WORK REQUEST
In the entries that follow, how many lines contain "United"? Please reply with only the number.

MATERIAL SUPPLIED
┄┄┄┄┄┄┄┄┄┄┄┄┄┄┄┄┄┄┄┄

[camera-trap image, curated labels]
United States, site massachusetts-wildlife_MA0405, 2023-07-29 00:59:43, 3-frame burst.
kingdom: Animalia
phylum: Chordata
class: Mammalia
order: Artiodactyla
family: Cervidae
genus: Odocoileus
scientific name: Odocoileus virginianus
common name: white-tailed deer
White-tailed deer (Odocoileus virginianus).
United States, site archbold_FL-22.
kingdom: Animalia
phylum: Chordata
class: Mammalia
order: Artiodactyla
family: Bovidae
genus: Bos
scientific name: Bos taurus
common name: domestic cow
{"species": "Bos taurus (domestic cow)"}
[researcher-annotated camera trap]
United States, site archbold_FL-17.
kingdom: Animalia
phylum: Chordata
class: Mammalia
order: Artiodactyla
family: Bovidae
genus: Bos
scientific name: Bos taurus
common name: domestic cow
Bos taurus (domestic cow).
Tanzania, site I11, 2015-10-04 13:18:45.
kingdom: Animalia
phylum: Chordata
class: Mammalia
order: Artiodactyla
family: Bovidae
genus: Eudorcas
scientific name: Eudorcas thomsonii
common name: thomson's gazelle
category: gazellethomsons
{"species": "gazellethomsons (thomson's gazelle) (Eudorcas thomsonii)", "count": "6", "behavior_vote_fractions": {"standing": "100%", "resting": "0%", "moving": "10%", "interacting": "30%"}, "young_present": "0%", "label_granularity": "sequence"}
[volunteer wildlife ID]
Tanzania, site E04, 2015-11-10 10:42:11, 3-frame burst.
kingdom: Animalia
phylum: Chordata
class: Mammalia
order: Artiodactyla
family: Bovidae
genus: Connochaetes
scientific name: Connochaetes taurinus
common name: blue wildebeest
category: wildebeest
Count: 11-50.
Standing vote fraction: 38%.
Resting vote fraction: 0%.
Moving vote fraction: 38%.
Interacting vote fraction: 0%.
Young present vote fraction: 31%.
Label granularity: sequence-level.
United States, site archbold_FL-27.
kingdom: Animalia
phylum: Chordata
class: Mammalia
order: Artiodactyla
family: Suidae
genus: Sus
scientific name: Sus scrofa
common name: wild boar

┄┄┄┄┄┄┄┄┄┄┄┄┄┄┄┄┄┄┄┄

RESPONSE TO THIS TASK
4